C’est un dossier de «grande méprise», réplique le conseil de l’accusé. Pour la défense, le ministère public est loin de convaincre. «Dans sa narration des faits, j’ai relevé que l’accusé aurait administré une sévère correction à la victime. Ce n’est pas juste», s’insurge Me Mohamed A. Toko. «L’analyse tirée par les cheveux et la conclusion ne m’ont pas du tout convaincu. Il n’y a qu’un témoin unique dans le dossier qui dit que l’accusé a porté des coups à la victime. Or, on m’a appris que tout témoignage unique est un témoignage inique, donc qu’on doit rejeter», développe-t-il. L’avocat-conseil s’attaque aussi au rapport d’expertise médicale sur la victime qu’il juge «parcellaire et tendancieux». «Ne vous laissez pas abuser par ce genre de rapport», lance-t-il aux juges et aux jurés. Pour Me Mohamed Toko, l’acte matériel : les coups portés et d’autres éléments constitutifs du chef d’accusation n’existent pas dans ce dossier. Il déplore que le ministère public n’ait pas lié la mort de la victime au fait qu’elle a sauté par peur et par imprudence de la moto. «L’infraction n’est pas constituée contre cet accusé...Il nie à juste droit parce qu’il ne se sent pas auteur», insiste-t-il. Au principal, l’avocat plaide l’acquittement purement et simplement. Au subsidiaire, le conseil demande à la Cour un acquittement au bénéfice du doute et de tout faire pour que ce fonctionnaire de l’Etat ne perde pas son job, sa source de revenus et ce, pour lui assurer une sérénité familiale et professionnelle.

Une sanction lourde ?

A la pause avant les réquisitions du ministère public et la plaidoirie de l’avocat, l’accusé s’est fondu en larmes, suite au passage des deux témoins à la barre. Conduit de la barre au box des accusés, comme s’il entrevoyait déjà sa condamnation, il a pleuré pendant plusieurs minutes à chaudes larmes. Ses frères d’armes qui le gardaient et son avocat ont essayé de le calmer.

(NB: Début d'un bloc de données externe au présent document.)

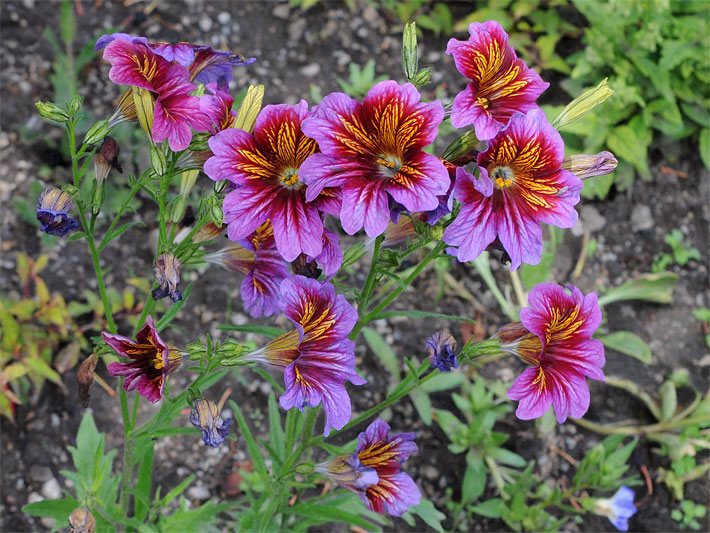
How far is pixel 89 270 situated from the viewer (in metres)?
3.81

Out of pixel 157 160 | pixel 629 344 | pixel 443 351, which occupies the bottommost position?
pixel 629 344

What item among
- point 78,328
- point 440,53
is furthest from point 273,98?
point 78,328

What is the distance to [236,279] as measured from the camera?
3.89 metres

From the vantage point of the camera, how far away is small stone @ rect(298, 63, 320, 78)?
455cm

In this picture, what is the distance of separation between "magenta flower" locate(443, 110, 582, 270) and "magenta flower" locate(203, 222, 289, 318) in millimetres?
570

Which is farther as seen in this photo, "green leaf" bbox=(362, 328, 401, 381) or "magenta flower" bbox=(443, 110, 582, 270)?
"green leaf" bbox=(362, 328, 401, 381)

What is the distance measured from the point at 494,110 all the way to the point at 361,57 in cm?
286

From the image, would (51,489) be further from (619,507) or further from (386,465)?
(619,507)

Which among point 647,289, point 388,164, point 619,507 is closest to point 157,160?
point 388,164

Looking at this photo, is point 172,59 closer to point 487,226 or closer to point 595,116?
point 487,226

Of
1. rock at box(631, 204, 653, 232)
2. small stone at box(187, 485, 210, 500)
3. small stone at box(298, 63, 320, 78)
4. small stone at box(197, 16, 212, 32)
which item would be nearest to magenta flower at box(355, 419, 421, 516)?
small stone at box(187, 485, 210, 500)

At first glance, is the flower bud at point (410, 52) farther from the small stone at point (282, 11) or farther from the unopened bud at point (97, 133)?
the small stone at point (282, 11)

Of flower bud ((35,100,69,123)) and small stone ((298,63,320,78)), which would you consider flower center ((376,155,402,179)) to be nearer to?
flower bud ((35,100,69,123))

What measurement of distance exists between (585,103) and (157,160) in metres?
1.07
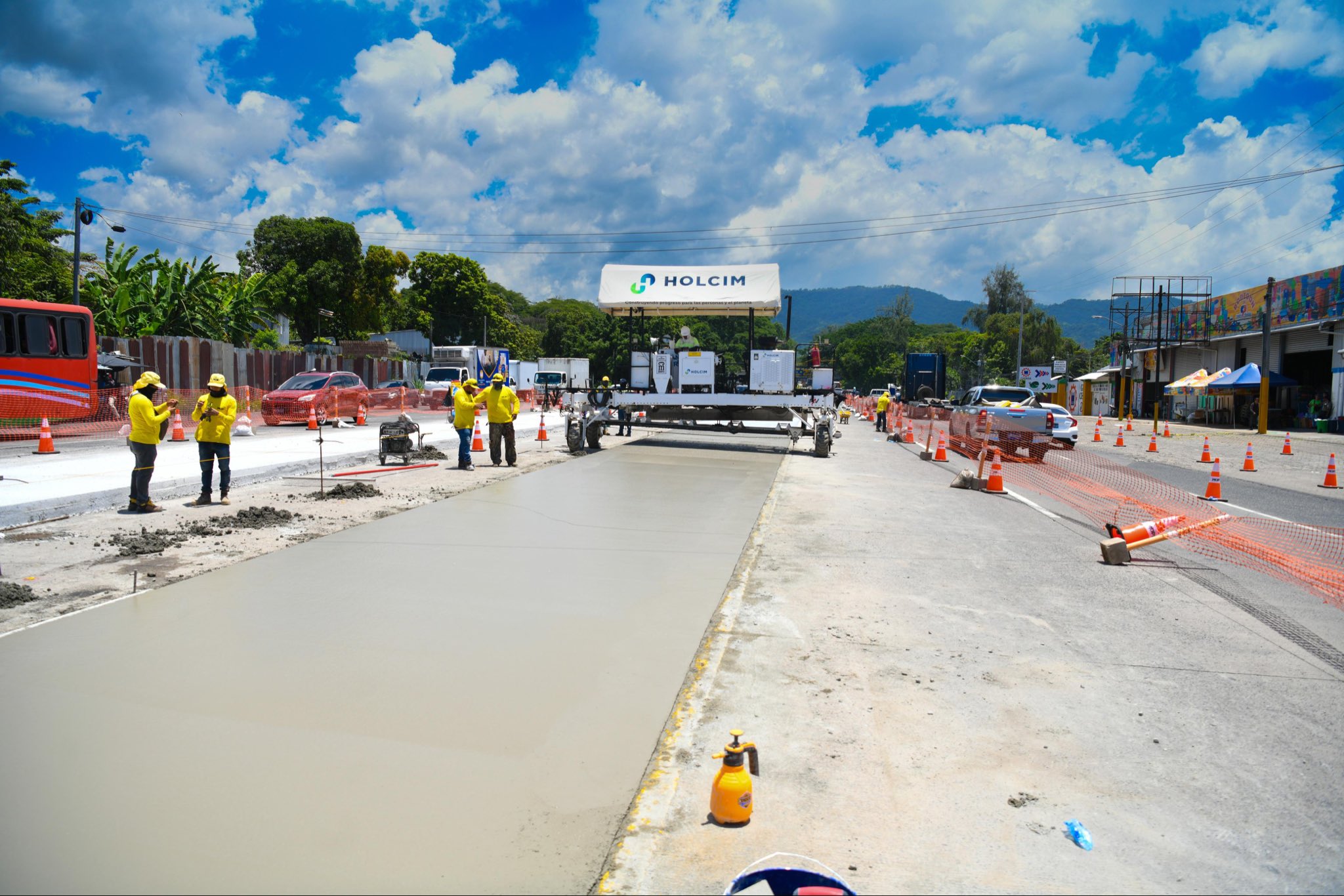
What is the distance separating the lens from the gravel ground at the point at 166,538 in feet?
22.4

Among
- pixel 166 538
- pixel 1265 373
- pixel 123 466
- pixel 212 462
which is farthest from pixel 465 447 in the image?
pixel 1265 373

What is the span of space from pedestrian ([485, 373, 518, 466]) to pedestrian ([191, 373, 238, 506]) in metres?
4.90

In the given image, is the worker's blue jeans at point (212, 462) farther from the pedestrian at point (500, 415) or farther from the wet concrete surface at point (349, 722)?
the pedestrian at point (500, 415)

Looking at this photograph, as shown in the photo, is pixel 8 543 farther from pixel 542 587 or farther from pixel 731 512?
pixel 731 512

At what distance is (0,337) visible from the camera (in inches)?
A: 758

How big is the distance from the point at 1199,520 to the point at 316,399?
22.3 meters

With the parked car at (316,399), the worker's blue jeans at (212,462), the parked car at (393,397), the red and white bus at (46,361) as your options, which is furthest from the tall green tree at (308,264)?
the worker's blue jeans at (212,462)

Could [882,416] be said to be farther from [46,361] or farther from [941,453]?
[46,361]

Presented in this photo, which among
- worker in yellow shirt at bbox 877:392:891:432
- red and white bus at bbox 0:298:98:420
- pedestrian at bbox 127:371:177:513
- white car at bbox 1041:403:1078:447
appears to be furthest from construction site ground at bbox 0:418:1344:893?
worker in yellow shirt at bbox 877:392:891:432

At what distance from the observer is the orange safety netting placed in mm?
8656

A la reprise de l’audience, en dépit des démonstrations et des insuffisances relevées par ce dernier, la juridiction statuant publiquement en matière criminelle non seulement retient le chef d’accusation de coups mortels contre Issrahilou Ibrahim, mais surtout corse la sanction suggérée par l’avocat général en portant la peine à sept ans de réclusion criminelle. Ainsi, le jeune militaire retourne en prison pour y passer encore sept mois avant de recouvrer sa liberté.
Cette sentence a surpris plus d’un. Au regard des débats, beaucoup s’attendaient à ce qu’il soit condamné tout au plus au temps déjà passé en prison, soit les six ans passés en détention avant sa mise en liberté provisoire le 19 avril 2013.